CDPQ to Acquire Innergex Through Plan of Arrangement
Pension-fund giant CDPQ has agreed to acquire Quebec-based Innergex Renewable Energy in an all-cash transaction through a plan of arrangement.
The deal has a total enterprise value at $10 billion, including debt, and, according to The Globe and Mail, values Innergex equity at $2.8 billion. If all goes according to plan, CDPQ will take the firm private.
Innergex operates in Canada, the U.S., France and Chile and manages a large portfolio of high-quality assets currently consisting of interests in 90 operating facilities with an aggregate net installed capacity of 3,707 megawatts. The company’s assets 42 hydroelectric facilities, 36 wind farms, nine solar facilities and three battery energy-storage plants.
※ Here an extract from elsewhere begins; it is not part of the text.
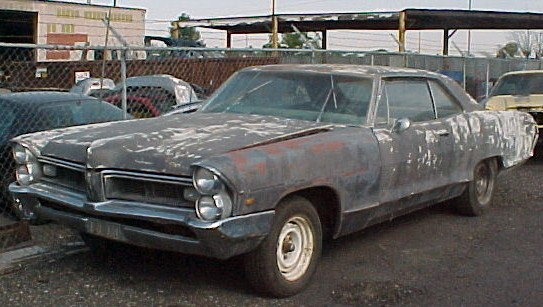 1965 Pontiac Grand Prix, complete less engine and trans, buckets, tilt, reverb, rough but restorable.  n-206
Innergex also holds interests in 17 projects under development and numerous other prospective projects.
Under the definitive agreement, CDPQ is slated to purchase all outstanding common shares of Innergex for $13.75 per share, a 58% premium over its Monday closing price of $8.71 on the Toronto Stock Exchange and an 80% premium over the 30-day volume-weighted average price of $7.66.
Hydro-Québec, Innergex’s largest shareholder with a 19.9% stake, has entered into a support and voting agreement with CDPQ to vote in favour of the transaction, which has been unanimously approved by Innergex’s board of directors.
“We are proud to support Innergex as it embarks on this new chapter, guided by a long-term vision, access to capital, and readiness to seize growth opportunities,” said Emmanuel Jaclot, executive vice-president and head of infrastructure at CDPQ. “This investment perfectly illustrates our constructive capital and dual mandate in action.”
Innergex chair Monique Mercier said the board concluded the deal is in the best interests of the company and fair to its shareholders.
“We are pleased to be announcing a transaction which not only provides our shareholders with immediate liquidity at an attractive premium, but also positions Innergex for long-term success under the private ownership of CDPQ,” she said.
CDPQ intends to syndicate up to 20% of its investment to like-minded investors. The transaction is expected to close by the fourth quarter of 2025, subject to shareholder and regulatory approvals and other customary conditions.
But the agreement also allows Innergex to accept another matching or superior bid subject to an $83.9-million termination fee. CDPQ would face a reverse termination fee in the same amount if key regulatory approvals are not obtained on time.